Fragmento para leer:
____

Los catalanes no entienden el nacionalismo español

Déjenme que les ponga el ejemplo del lazo amarillo. Cuando en noviembre pasado el Tribunal Supremo encarceló a todos los miembros del Govern que no se habían escapado, después de encarcelar a los líderes de la ANC y de Òmnium, cualquiera podía prever que era una decisión que haría temblar los cimientos de la sociedad catalana. Era evidente que condicionaría todo el debate político posterior, que una parte de la sociedad catalana protestaría con todas sus fuerzas mientras que otra parte estaría del todo o en buena parte de acuerdo con la acción judicial. Lo que pocos esperaban es que el debate, incluso el enfrentamiento, pronto dejaría de ser sobre liberar o mantener los políticos en la cárcel, y pasaría a ser sobre la forma en que era legítimo que los detractores protestaran.

____

Información proporcionada:
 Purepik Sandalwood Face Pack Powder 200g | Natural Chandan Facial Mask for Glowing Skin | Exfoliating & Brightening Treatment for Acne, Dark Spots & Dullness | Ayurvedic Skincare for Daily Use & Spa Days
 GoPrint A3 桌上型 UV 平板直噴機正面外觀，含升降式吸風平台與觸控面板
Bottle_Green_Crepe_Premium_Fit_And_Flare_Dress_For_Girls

____

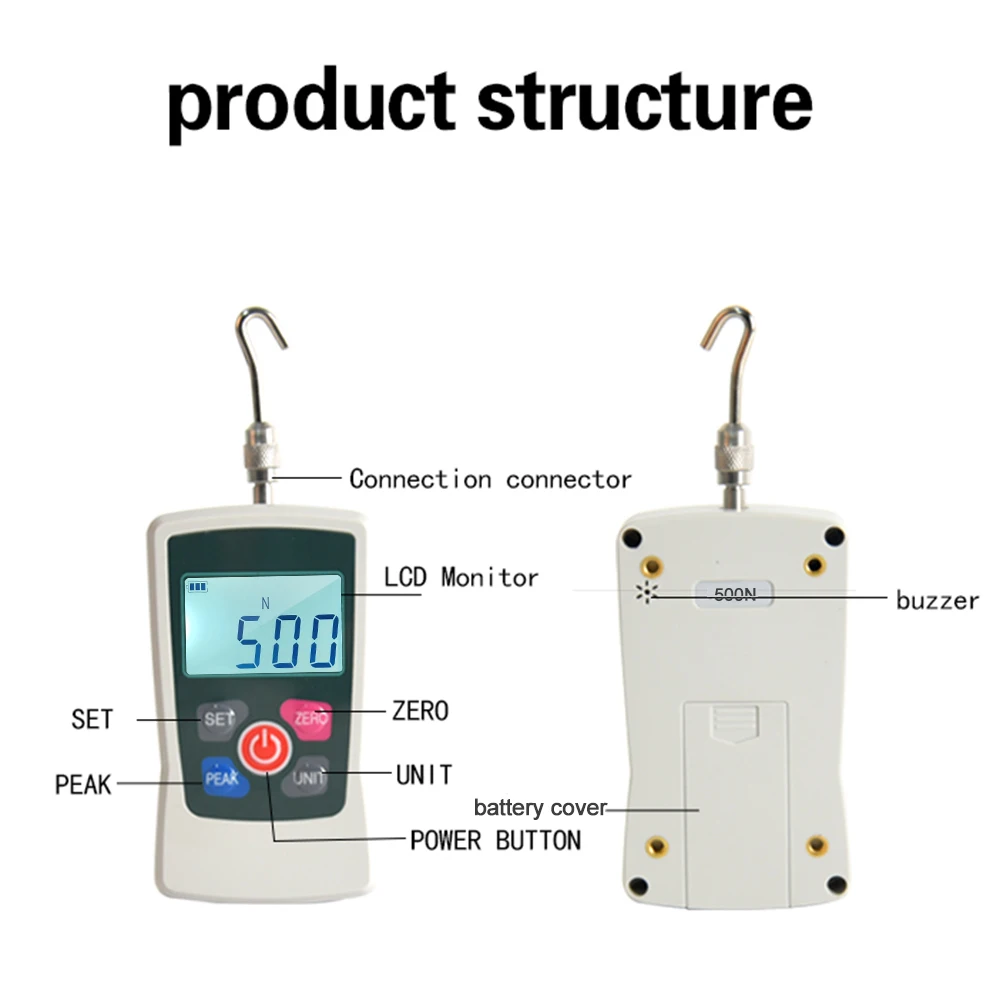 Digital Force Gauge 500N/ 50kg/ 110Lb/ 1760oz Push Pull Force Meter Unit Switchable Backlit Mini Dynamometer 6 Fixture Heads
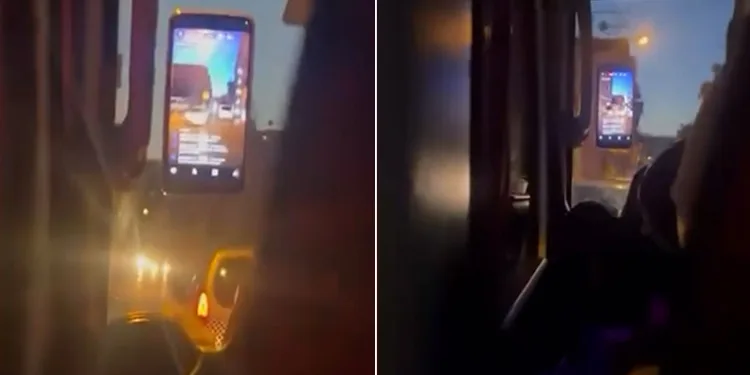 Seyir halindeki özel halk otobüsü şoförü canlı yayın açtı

____

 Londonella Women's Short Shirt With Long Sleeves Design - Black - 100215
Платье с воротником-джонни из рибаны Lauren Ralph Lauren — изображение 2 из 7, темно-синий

____

Tareas a realizar:
- a) Responde con datos del fragmento:
(i) ¿Qué ejemplo se propone al comienzo?
(ii) ¿En qué mes encarceló el Tribunal Supremo a los miembros del Govern que no se habían escapado?
(iii) ¿Los líderes de qué organizaciones habían sido encarcelados antes que esos miembros del Govern?
- b) Transcribe el pasaje del fragmento que comienza con "Los catalanes no" y sigue hasta "los detractores protestaran.".
Para responder, básate únicamente en el fragmento.

Respuestas:
- a)
(i) El del lazo amarillo.
(ii) En noviembre.
(iii) De la ANC y de Òmnium.

- b)
Los catalanes no entienden el nacionalismo español

Déjenme que les ponga el ejemplo del lazo amarillo. Cuando en noviembre pasado el Tribunal Supremo encarceló a todos los miembros del Govern que no se habían escapado, después de encarcelar a los líderes de la ANC y de Òmnium, cualquiera podía prever que era una decisión que haría temblar los cimientos de la sociedad catalana. Era evidente que condicionaría todo el debate político posterior, que una parte de la sociedad catalana protestaría con todas sus fuerzas mientras que otra parte estaría del todo o en buena parte de acuerdo con la acción judicial. Lo que pocos esperaban es que el debate, incluso el enfrentamiento, pronto dejaría de ser sobre liberar o mantener los políticos en la cárcel, y pasaría a ser sobre la forma en que era legítimo que los detractores protestaran.